Bugün saat 15.30 sıralarında, arama çalışmaları sonunda Nazlı Şeşen'in cansız bedeni Aksu Deresi'nde dalgıçlar tarafından bulundu. Küçük kızın cesedi, kaybolduğu yere tam olarak 5 kilometre mesafede suyun içinden çıkarıldı. Bu durum, aileyi ve tüm mahalleyi derin bir üzüntüye boğdu. Olayın ardından sosyal medya platformlarında, yaşanan bu trajik olay hızlıca yayıldı ve birçok kişi başsağlığı mesajları paylaştı. Nazlı'nın kaybolduğu günden bu yana, aile ve komşuları hiç umudunu kaybetmemiş, bir an olsun küçük kızlarının dönmesini beklemişti. Ancak trajik olay, onları sarsıcı bir gerçekle karşı karşıya bıraktı.
Bu olay, toplumda çocuk güvenliği ve kaybolma olaylarının önlenmesi konusunda ciddi tartışmalara yol açtı. Aileler, çocuklarının güvenliği için ne kadar dikkatli olmaları gerektiği üzerine düşünmeye başladı. Yerel yönetimler, bu tür durumların yaşanmaması için açıktan bir çağrıda bulunarak, toplumu bilinçlendirme çalışmalarına hız verilmesi gerektiğini ifade ettiler. Öte yandan, kaybolan çocukların bulunması ile ilgili daha etkili sistemlerin hayata geçirilmesi, bu tür trajik olayların önlenmesinde önemli bir adım olacaktır.

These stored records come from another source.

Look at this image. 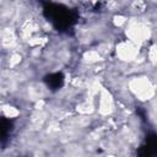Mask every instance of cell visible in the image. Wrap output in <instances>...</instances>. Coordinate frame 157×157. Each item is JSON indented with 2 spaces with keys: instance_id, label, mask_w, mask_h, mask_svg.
<instances>
[{
  "instance_id": "obj_1",
  "label": "cell",
  "mask_w": 157,
  "mask_h": 157,
  "mask_svg": "<svg viewBox=\"0 0 157 157\" xmlns=\"http://www.w3.org/2000/svg\"><path fill=\"white\" fill-rule=\"evenodd\" d=\"M129 90L137 99L142 102L150 101L155 96V86L146 76H137L131 78L129 81Z\"/></svg>"
},
{
  "instance_id": "obj_2",
  "label": "cell",
  "mask_w": 157,
  "mask_h": 157,
  "mask_svg": "<svg viewBox=\"0 0 157 157\" xmlns=\"http://www.w3.org/2000/svg\"><path fill=\"white\" fill-rule=\"evenodd\" d=\"M126 37L128 40L135 43L136 45H141L144 42H146L151 36V29L147 27L146 23L140 21H131L128 23L126 27Z\"/></svg>"
},
{
  "instance_id": "obj_3",
  "label": "cell",
  "mask_w": 157,
  "mask_h": 157,
  "mask_svg": "<svg viewBox=\"0 0 157 157\" xmlns=\"http://www.w3.org/2000/svg\"><path fill=\"white\" fill-rule=\"evenodd\" d=\"M117 56L123 61H132L139 55V45L130 40H123L115 47Z\"/></svg>"
},
{
  "instance_id": "obj_4",
  "label": "cell",
  "mask_w": 157,
  "mask_h": 157,
  "mask_svg": "<svg viewBox=\"0 0 157 157\" xmlns=\"http://www.w3.org/2000/svg\"><path fill=\"white\" fill-rule=\"evenodd\" d=\"M99 98H98V112L101 115H109L113 113L114 110V99H113V96L112 93L102 87L99 93H98Z\"/></svg>"
},
{
  "instance_id": "obj_5",
  "label": "cell",
  "mask_w": 157,
  "mask_h": 157,
  "mask_svg": "<svg viewBox=\"0 0 157 157\" xmlns=\"http://www.w3.org/2000/svg\"><path fill=\"white\" fill-rule=\"evenodd\" d=\"M1 44L5 47V48H11L16 44V36L13 33V31H11L10 28H6L4 32H2V36H1Z\"/></svg>"
},
{
  "instance_id": "obj_6",
  "label": "cell",
  "mask_w": 157,
  "mask_h": 157,
  "mask_svg": "<svg viewBox=\"0 0 157 157\" xmlns=\"http://www.w3.org/2000/svg\"><path fill=\"white\" fill-rule=\"evenodd\" d=\"M82 59L85 63H88V64H96L98 61L102 60V55L96 50V49H90V50H86L82 55Z\"/></svg>"
},
{
  "instance_id": "obj_7",
  "label": "cell",
  "mask_w": 157,
  "mask_h": 157,
  "mask_svg": "<svg viewBox=\"0 0 157 157\" xmlns=\"http://www.w3.org/2000/svg\"><path fill=\"white\" fill-rule=\"evenodd\" d=\"M76 110L80 113V114H82V115H86V114H91L93 110H94V105H93V103H92V101H83V102H81V103H78L77 105H76Z\"/></svg>"
},
{
  "instance_id": "obj_8",
  "label": "cell",
  "mask_w": 157,
  "mask_h": 157,
  "mask_svg": "<svg viewBox=\"0 0 157 157\" xmlns=\"http://www.w3.org/2000/svg\"><path fill=\"white\" fill-rule=\"evenodd\" d=\"M1 110H2V114L6 117V118H16L20 115V110L13 107V105H10V104H5L1 107Z\"/></svg>"
},
{
  "instance_id": "obj_9",
  "label": "cell",
  "mask_w": 157,
  "mask_h": 157,
  "mask_svg": "<svg viewBox=\"0 0 157 157\" xmlns=\"http://www.w3.org/2000/svg\"><path fill=\"white\" fill-rule=\"evenodd\" d=\"M113 23L115 27H121L123 25L126 23V17L123 16V15H115L113 17Z\"/></svg>"
},
{
  "instance_id": "obj_10",
  "label": "cell",
  "mask_w": 157,
  "mask_h": 157,
  "mask_svg": "<svg viewBox=\"0 0 157 157\" xmlns=\"http://www.w3.org/2000/svg\"><path fill=\"white\" fill-rule=\"evenodd\" d=\"M148 59L150 61L155 65L156 64V59H157V49H156V45H151L150 49H148Z\"/></svg>"
},
{
  "instance_id": "obj_11",
  "label": "cell",
  "mask_w": 157,
  "mask_h": 157,
  "mask_svg": "<svg viewBox=\"0 0 157 157\" xmlns=\"http://www.w3.org/2000/svg\"><path fill=\"white\" fill-rule=\"evenodd\" d=\"M20 61H21V55L17 54V53H13V54L10 56V61H9V64H10L11 67H13V66H16L17 64H20Z\"/></svg>"
},
{
  "instance_id": "obj_12",
  "label": "cell",
  "mask_w": 157,
  "mask_h": 157,
  "mask_svg": "<svg viewBox=\"0 0 157 157\" xmlns=\"http://www.w3.org/2000/svg\"><path fill=\"white\" fill-rule=\"evenodd\" d=\"M43 105H44V101H43V99H38V101H36V105H34V107H36L37 110L43 109V108H42Z\"/></svg>"
},
{
  "instance_id": "obj_13",
  "label": "cell",
  "mask_w": 157,
  "mask_h": 157,
  "mask_svg": "<svg viewBox=\"0 0 157 157\" xmlns=\"http://www.w3.org/2000/svg\"><path fill=\"white\" fill-rule=\"evenodd\" d=\"M105 157H115V156H113V155H109V156H105Z\"/></svg>"
}]
</instances>
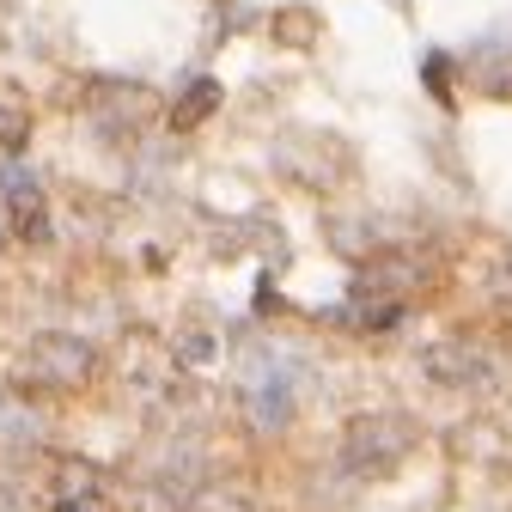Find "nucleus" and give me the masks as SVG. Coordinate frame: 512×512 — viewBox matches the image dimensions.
<instances>
[{
  "label": "nucleus",
  "instance_id": "39448f33",
  "mask_svg": "<svg viewBox=\"0 0 512 512\" xmlns=\"http://www.w3.org/2000/svg\"><path fill=\"white\" fill-rule=\"evenodd\" d=\"M98 506V470L92 464H61L55 476V512H92Z\"/></svg>",
  "mask_w": 512,
  "mask_h": 512
},
{
  "label": "nucleus",
  "instance_id": "423d86ee",
  "mask_svg": "<svg viewBox=\"0 0 512 512\" xmlns=\"http://www.w3.org/2000/svg\"><path fill=\"white\" fill-rule=\"evenodd\" d=\"M0 189H7V208L19 214V226L31 220V232L43 238V196H37V177L19 171V165H7V171H0Z\"/></svg>",
  "mask_w": 512,
  "mask_h": 512
},
{
  "label": "nucleus",
  "instance_id": "0eeeda50",
  "mask_svg": "<svg viewBox=\"0 0 512 512\" xmlns=\"http://www.w3.org/2000/svg\"><path fill=\"white\" fill-rule=\"evenodd\" d=\"M214 104H220V86H214V80H196V86H189V98H183V110H177V128L202 122V116H208Z\"/></svg>",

Nazlı'nın kaybolma hikayesi ve trajik sonu, yalnızca bir aileyi değil, tüm toplumu derinden etkiledi. Böyle bir acının tekrar yaşanmaması adına, herkesin üzerine düşen sorumlulukları yerine getirmesi, çocuk güvenliği konularında daha fazla önlem alınması gerektiği bu olayın acı bir hatırlatıcısı oldu. Nazlı Şeşen'i kaybetmenin üzüntüsü içinde, toplum olarak, çocuklarımızın güvenliği için daha dikkatli olmamız gerektiğini unutmamalıyız.